Há diversas opiniões técnicas muito consistentes. Algumas com prazos menores, apostando na dinâmica natural do rio. Outras apontando que essas condições vão permanecer por muito tempo. Eu me filio mais a essa corrente, porque uma boa parte dos rejeitos sedimentou e essa sedimentação vai trazer alterações no rio. Além disso, há a necessidade de toda uma recuperação ambiental, da fauna, da ictiofauna, da capacidade de produção dos pescadores, das propriedades rurais, das margens. Os impactos não são observados apenas no leito do rio, mas também nos cursos que formam o Doce e foram muito danificados.
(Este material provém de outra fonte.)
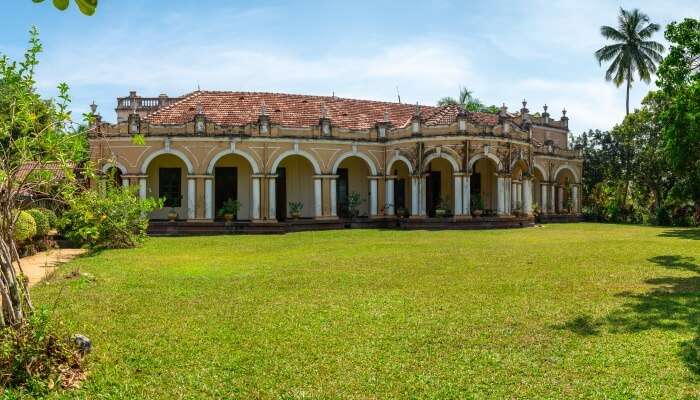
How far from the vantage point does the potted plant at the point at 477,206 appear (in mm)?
22969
A água do Rio Doce está contaminada?
O Rio Doce tem características geológicas muito complexas. É uma área de mineração centenária. Já apresenta naturalmente indicadores decorrentes dessa atividade. Tem nível de sedimentos muito alto, decorrentes da mineração, da agricultura e de fatores geológicos. Isso tudo foi agravado pela natureza dos rejeitos depositados no rio pelo rompimento da barragem e pelo revolvimento do fundo do leitio. Durante a onda de lama, as condições eram de muitos indicadores alterados. Mas não houve captação de água para abastecimento nesse momento. A onda passou, os indicadores alterados voltaram às faixas naturais do rio e o problema principal passou a ser a turbidez. Os indicadores de qualidade da água no rio, de uma maneira geral, estavam alterados. Foi o maior desastre ambiental do Brasil e, talvez, do mundo. É importante frisar que há necessidade de recuperação de nascentes na bacia, monitoramento da qualidade da água, necessidade de melhoria substantiva do tratamento de esgoto na bacia e a construção de sistemas alternativos de abastecimento. A ANA fez aporte de 10 milhões de reais ao Comitê da Bacia Hidrográfica do Rio Doce, que serão investidos na concepção de projetos.
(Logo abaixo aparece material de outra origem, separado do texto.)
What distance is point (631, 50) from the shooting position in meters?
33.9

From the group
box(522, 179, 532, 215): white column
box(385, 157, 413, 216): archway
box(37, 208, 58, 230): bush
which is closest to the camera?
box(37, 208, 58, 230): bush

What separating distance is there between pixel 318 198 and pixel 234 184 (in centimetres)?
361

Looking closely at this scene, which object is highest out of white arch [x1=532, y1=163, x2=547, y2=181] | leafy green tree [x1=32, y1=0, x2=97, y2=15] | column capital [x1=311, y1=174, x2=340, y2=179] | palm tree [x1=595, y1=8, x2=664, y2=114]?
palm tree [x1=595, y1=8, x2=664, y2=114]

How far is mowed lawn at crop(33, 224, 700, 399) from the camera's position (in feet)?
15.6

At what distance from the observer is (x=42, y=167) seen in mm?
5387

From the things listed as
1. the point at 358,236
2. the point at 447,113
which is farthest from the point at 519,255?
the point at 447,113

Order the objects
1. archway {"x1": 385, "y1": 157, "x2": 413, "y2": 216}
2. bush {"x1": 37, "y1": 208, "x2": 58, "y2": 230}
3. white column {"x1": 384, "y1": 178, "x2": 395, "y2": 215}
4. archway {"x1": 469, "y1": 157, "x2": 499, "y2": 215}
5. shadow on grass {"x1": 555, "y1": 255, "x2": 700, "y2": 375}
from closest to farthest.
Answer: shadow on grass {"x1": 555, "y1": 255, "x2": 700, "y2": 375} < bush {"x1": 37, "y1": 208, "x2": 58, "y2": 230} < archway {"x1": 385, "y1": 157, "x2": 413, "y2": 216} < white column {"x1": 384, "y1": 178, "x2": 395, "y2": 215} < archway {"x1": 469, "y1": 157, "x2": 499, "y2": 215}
O governador de São Paulo anunciou o fim da crise de água no estado. Como o senhor avalia?
Considero esse anúncio muito precipitado. Temos condição melhor do que em 2014 e em 2015, mas ainda estamos, para essa época do ano, na pior situação do histórico. É uma afirmação muito precipitada, que passa um sinal negativo para a população, no sentido de retorno às condições de consumo normais, que não existem.
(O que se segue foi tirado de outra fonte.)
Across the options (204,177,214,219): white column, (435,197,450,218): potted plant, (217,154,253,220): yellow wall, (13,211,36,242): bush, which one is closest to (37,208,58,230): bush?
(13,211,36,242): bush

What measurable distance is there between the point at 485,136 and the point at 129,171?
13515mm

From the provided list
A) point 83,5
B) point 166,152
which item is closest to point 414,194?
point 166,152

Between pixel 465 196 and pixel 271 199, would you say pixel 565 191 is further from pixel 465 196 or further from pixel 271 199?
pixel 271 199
O que as pessoas precisam mudar no consumo de água?
O consumo de água é predominantemente na agricultura. Mas evidentemente se pode, nas cidades, mudar padrões de uso. Os hábitos precisam mudar, mas, na minha opinião, isso precisa vir acompanhado da oferta de equipamentos para uso reduzido de água. É preciso substituir válvulas de descarga, fazer a medição individualizada dos apartamentos, o que propicia uma economia muito grande. Precisamos introduzir o mecanismo do reúso para uma série de atividades. Mas as empresas de saneamento, embora falem a respeito desse problema, contraditoriamente não têm tomado iniciativas efetivas no sentido de estimular o uso racional de água. Na agricultura, também há necessidade de uso de mecanismos eficientes para a irrigação, a substituição dos pivôs centrais, melhoria dos canais de irrigação.

Precisamos entender que há processo de alteração de padrões climáticos muito intensa. Alternância de secas e chuvas é alguma coisa absolutamente inédita, tudo acontecendo muito rapidamente. Esse é um tema que veio para ficar e temos que estar sempre muito preocupados em aumentar a segurança hídrica que garanta todos os usos.